**Instructions to follow**
Transcribe the full listing below exactly.

☆ ☆ ☆ ☆ ☆ ☆ ☆

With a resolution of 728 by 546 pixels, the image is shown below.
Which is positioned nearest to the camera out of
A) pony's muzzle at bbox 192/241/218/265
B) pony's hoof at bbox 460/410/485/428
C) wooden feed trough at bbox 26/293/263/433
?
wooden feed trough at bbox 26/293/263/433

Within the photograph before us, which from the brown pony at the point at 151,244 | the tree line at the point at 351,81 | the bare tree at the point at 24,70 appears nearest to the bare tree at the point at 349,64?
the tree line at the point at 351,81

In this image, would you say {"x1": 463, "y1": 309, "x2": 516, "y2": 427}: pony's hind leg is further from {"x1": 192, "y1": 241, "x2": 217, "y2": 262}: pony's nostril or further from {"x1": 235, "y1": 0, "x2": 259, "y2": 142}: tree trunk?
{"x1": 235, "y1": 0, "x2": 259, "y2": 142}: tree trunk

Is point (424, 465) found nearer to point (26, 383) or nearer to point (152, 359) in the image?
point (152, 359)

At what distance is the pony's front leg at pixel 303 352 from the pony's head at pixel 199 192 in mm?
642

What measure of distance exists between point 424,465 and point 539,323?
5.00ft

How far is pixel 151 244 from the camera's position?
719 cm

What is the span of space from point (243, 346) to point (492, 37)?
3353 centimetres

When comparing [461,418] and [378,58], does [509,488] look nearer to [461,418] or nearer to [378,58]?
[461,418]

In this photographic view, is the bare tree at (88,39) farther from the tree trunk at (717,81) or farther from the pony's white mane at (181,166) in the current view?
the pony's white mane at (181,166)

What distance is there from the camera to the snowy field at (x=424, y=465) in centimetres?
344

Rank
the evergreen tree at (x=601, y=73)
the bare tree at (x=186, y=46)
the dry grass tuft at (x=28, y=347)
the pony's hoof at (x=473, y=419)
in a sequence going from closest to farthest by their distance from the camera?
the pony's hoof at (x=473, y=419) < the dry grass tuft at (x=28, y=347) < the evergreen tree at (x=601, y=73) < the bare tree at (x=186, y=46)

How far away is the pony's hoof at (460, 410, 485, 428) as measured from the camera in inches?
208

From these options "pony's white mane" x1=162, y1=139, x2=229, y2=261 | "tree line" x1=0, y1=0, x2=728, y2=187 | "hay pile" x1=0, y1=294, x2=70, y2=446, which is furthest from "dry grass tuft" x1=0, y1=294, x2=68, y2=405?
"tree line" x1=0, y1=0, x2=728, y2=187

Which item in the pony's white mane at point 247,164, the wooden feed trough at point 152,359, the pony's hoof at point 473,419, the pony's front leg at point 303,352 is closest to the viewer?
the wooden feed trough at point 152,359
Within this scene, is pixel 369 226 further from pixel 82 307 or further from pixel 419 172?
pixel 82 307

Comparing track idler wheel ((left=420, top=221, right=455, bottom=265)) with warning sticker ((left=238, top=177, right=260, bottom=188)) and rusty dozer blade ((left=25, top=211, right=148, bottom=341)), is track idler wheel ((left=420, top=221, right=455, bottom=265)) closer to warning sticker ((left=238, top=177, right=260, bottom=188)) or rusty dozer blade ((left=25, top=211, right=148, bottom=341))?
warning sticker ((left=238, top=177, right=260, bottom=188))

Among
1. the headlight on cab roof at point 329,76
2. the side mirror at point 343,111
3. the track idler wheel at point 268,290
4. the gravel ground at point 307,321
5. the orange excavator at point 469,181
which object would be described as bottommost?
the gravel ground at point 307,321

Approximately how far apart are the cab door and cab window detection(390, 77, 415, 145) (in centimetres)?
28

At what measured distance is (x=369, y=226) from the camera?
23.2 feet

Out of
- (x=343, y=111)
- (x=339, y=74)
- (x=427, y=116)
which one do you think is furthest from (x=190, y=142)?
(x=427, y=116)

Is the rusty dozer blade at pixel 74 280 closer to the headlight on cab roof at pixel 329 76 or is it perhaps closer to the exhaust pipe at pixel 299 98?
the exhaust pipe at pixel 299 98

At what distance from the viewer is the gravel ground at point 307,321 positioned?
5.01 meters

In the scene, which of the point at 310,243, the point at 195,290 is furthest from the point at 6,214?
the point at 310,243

☆ ☆ ☆ ☆ ☆ ☆ ☆

**Expected answer**
With a resolution of 728 by 546 pixels, the image is shown below.
Which is positioned nearest to the camera out of
A) pony's muzzle at bbox 192/241/218/265
B) pony's hoof at bbox 460/410/485/428
C) wooden feed trough at bbox 26/293/263/433
?
wooden feed trough at bbox 26/293/263/433

Within the photograph before us, which from the brown pony at the point at 151,244 | the tree line at the point at 351,81 | the bare tree at the point at 24,70 appears nearest to the bare tree at the point at 349,64?
the tree line at the point at 351,81

In this image, would you say {"x1": 463, "y1": 309, "x2": 516, "y2": 427}: pony's hind leg is further from {"x1": 192, "y1": 241, "x2": 217, "y2": 262}: pony's nostril or further from {"x1": 235, "y1": 0, "x2": 259, "y2": 142}: tree trunk?
{"x1": 235, "y1": 0, "x2": 259, "y2": 142}: tree trunk

Is point (424, 465) found nearer to point (26, 383) or nearer to point (152, 359) in the image?
point (152, 359)

At what distance is the pony's front leg at pixel 303 352 from the pony's head at pixel 199 192 in mm?
642

What measure of distance exists between point 424,465 and point 539,323?
5.00ft

How far is pixel 151 244 from the camera's position?
719 cm

What is the span of space from point (243, 346) to point (492, 37)?
3353 centimetres

When comparing [461,418] and [378,58], does [509,488] look nearer to [461,418] or nearer to [378,58]?
[461,418]

In this photographic view, is the bare tree at (88,39) farther from the tree trunk at (717,81) or farther from the pony's white mane at (181,166) in the current view?
the pony's white mane at (181,166)

What distance is there from the camera to the snowy field at (x=424, y=465) in centimetres?
344

Rank
the evergreen tree at (x=601, y=73)
the bare tree at (x=186, y=46)
the dry grass tuft at (x=28, y=347)
the pony's hoof at (x=473, y=419)
in a sequence going from closest to farthest by their distance from the camera?
the pony's hoof at (x=473, y=419) < the dry grass tuft at (x=28, y=347) < the evergreen tree at (x=601, y=73) < the bare tree at (x=186, y=46)

How far away is the pony's hoof at (460, 410, 485, 428) as measured from the camera in inches?
208

From these options "pony's white mane" x1=162, y1=139, x2=229, y2=261 | "tree line" x1=0, y1=0, x2=728, y2=187 | "hay pile" x1=0, y1=294, x2=70, y2=446, which is furthest from "dry grass tuft" x1=0, y1=294, x2=68, y2=405?
"tree line" x1=0, y1=0, x2=728, y2=187

Which item in the pony's white mane at point 247,164, the wooden feed trough at point 152,359, the pony's hoof at point 473,419, the pony's front leg at point 303,352 is closest to the viewer?
the wooden feed trough at point 152,359
Within this scene, is pixel 369 226 further from pixel 82 307 or further from pixel 419 172?
pixel 82 307

Comparing track idler wheel ((left=420, top=221, right=455, bottom=265)) with warning sticker ((left=238, top=177, right=260, bottom=188)) and rusty dozer blade ((left=25, top=211, right=148, bottom=341)), is track idler wheel ((left=420, top=221, right=455, bottom=265)) closer to warning sticker ((left=238, top=177, right=260, bottom=188)) or rusty dozer blade ((left=25, top=211, right=148, bottom=341))?
warning sticker ((left=238, top=177, right=260, bottom=188))

Among
1. the headlight on cab roof at point 329,76
2. the side mirror at point 343,111
3. the track idler wheel at point 268,290
4. the gravel ground at point 307,321
5. the orange excavator at point 469,181
which object would be described as bottommost?
the gravel ground at point 307,321

Approximately how far apart are the cab door and cab window detection(390, 77, 415, 145) (in centimetres)?
28

At what measured distance is (x=369, y=226) from the camera?
23.2 feet

Out of
- (x=343, y=111)
- (x=339, y=74)
- (x=427, y=116)
which one do you think is furthest from (x=190, y=142)?
(x=427, y=116)

Is the rusty dozer blade at pixel 74 280 closer to the headlight on cab roof at pixel 329 76 or is it perhaps closer to the exhaust pipe at pixel 299 98?
the exhaust pipe at pixel 299 98

At what distance from the viewer is the gravel ground at point 307,321 positioned?
5.01 meters

In the scene, which of the point at 310,243, the point at 195,290 is furthest from the point at 6,214?
the point at 310,243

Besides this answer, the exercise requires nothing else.